6. 💸 Paying for protection
New York Times publisher A.G. Sulzberger on Monday said the company has spent $20 million in legal fees related to AI over two and a half years.
📰 Why it matters: Few news organizations have the resources to wage lawsuits against AI giants. The industry is mostly relying on bigger companies, like the Times and Wall Street Journal parent News Corp., to foot the bill on precedent-setting cases.
✍️ Yes, but: While larger publishers are spending big money to fight AI firms, they are also earning millions signing licensing deals with others.
- The Times has an AI licensing deal with Amazon reportedly worth over $20 million a year. It is also suing Perplexity, OpenAI and Microsoft.
- News Corp. has deals with OpenAI and Meta, while subsidiary Dow Jones sues Perplexity.
🤖 Reality check: The dollars spent on legal fees or earned through licensing deals pale in comparison to the billions spent elsewhere in the AI race.

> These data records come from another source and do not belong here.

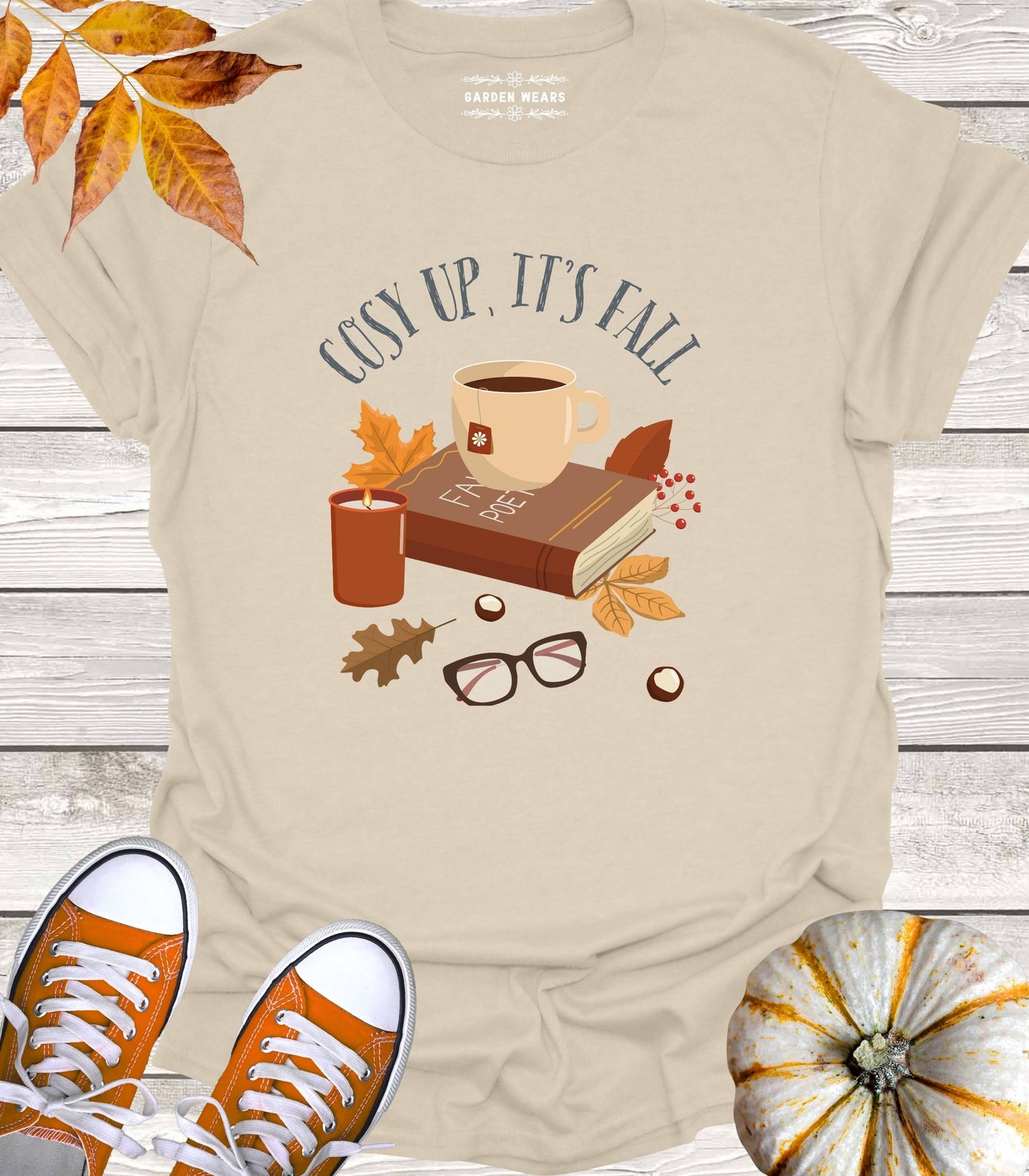 Unisex 100% Cotton T-shirt, Cozy Up It's Fall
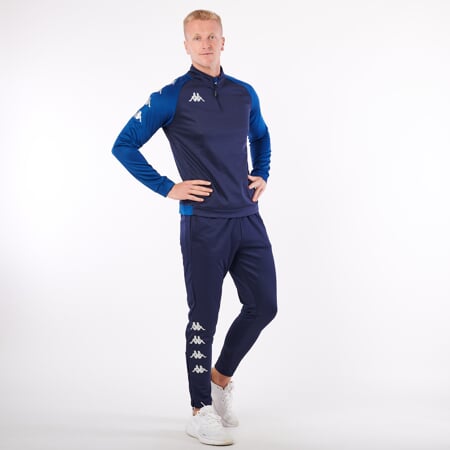 KAPPA4SOCCER TRIESTE mikina tmavě modrá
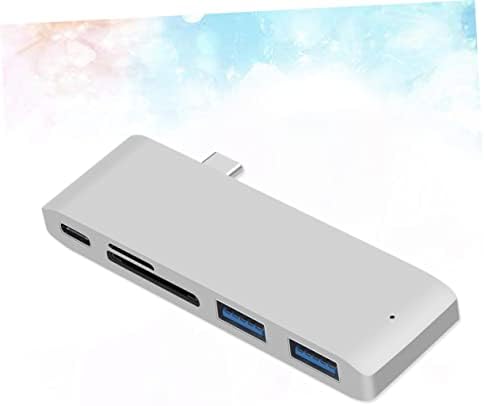 SOLUSTRE USB Хъб Ethernet Ethernet 5 1 Интерфейс Type-c е съвместим с Windows в с usb Хъбове Ethernet Хъбове USB
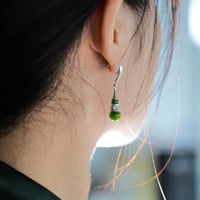 JADE GOURD EARRINGS #1083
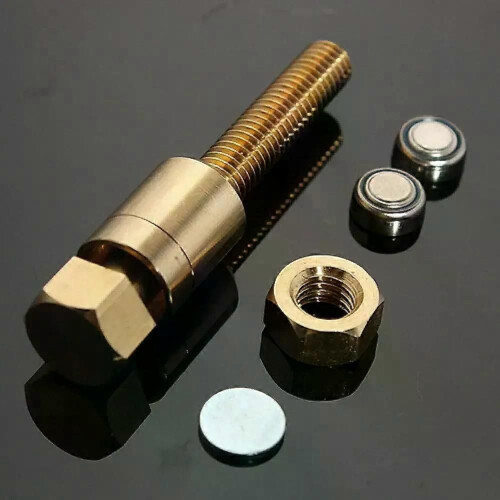 Juguetes mágicos divertidos, tornillo hexagonal, nueva tuerca, perno, tornillo giratorio, primer plano, 1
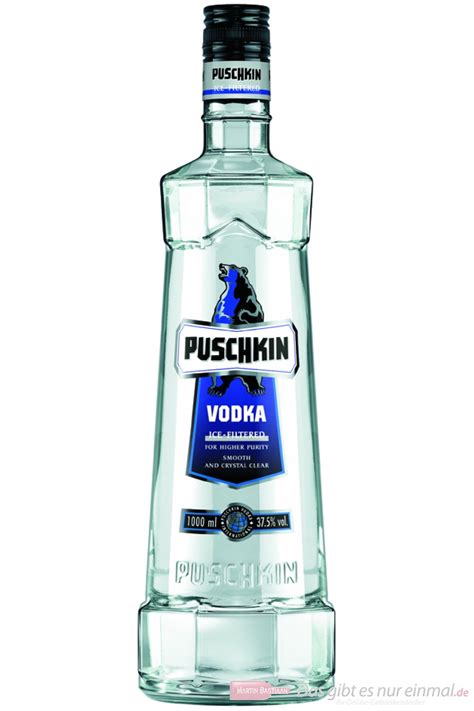 puschkin vodka    vodka flasche dasgibtesnureinmalde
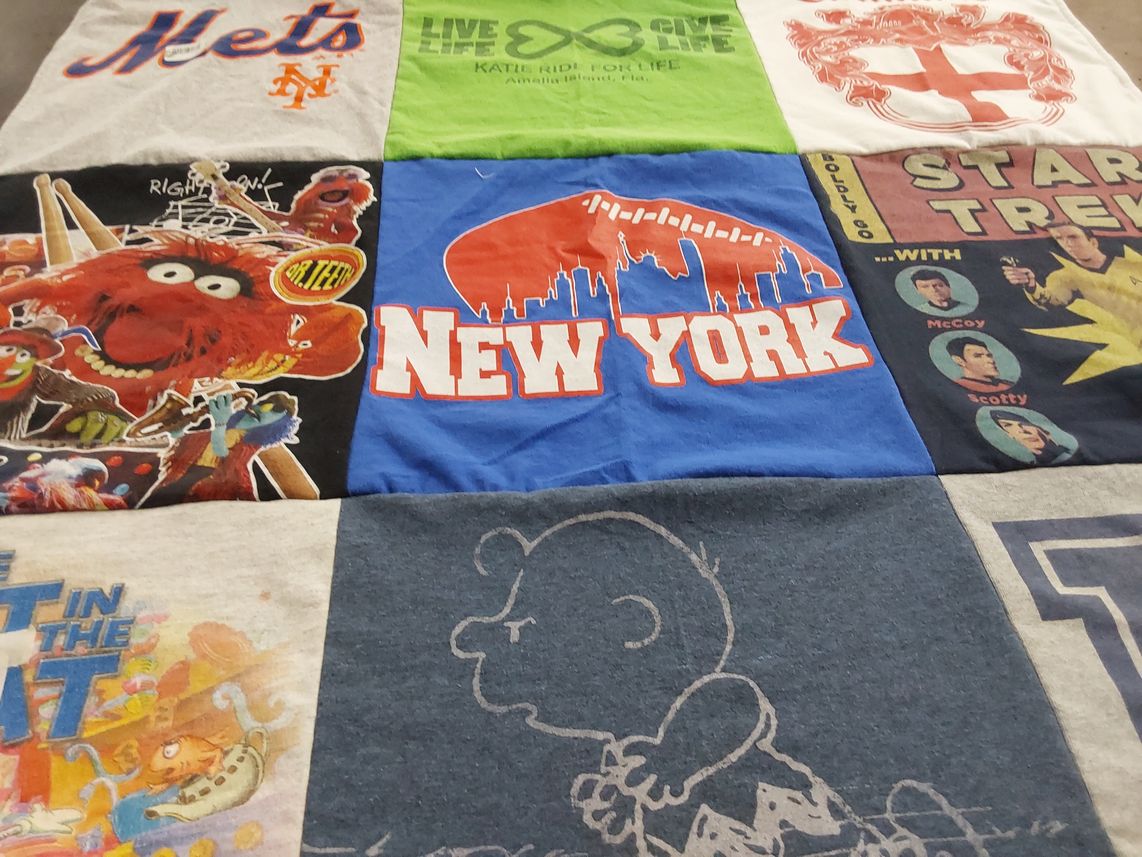 T-shirt quilt featuring new york mets by Matthew from FL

- Anthropic and OpenAI are racing to the public markets and expected to be among the three mega IPOs this year set to debut with valuations over $1 trillion.
- "Though publisher licensing deals are not public, given the small size of deals that have been reported, it appears that less than half of 1 percent of that investment is going to compensate the people and companies creating the data that powers AI," Sulzberger said.
What to watch: The outcome of NYT's lawsuit against OpenAI and Microsoft is expected to set a historic precedent around what content is considered "fair use" in the age of AI.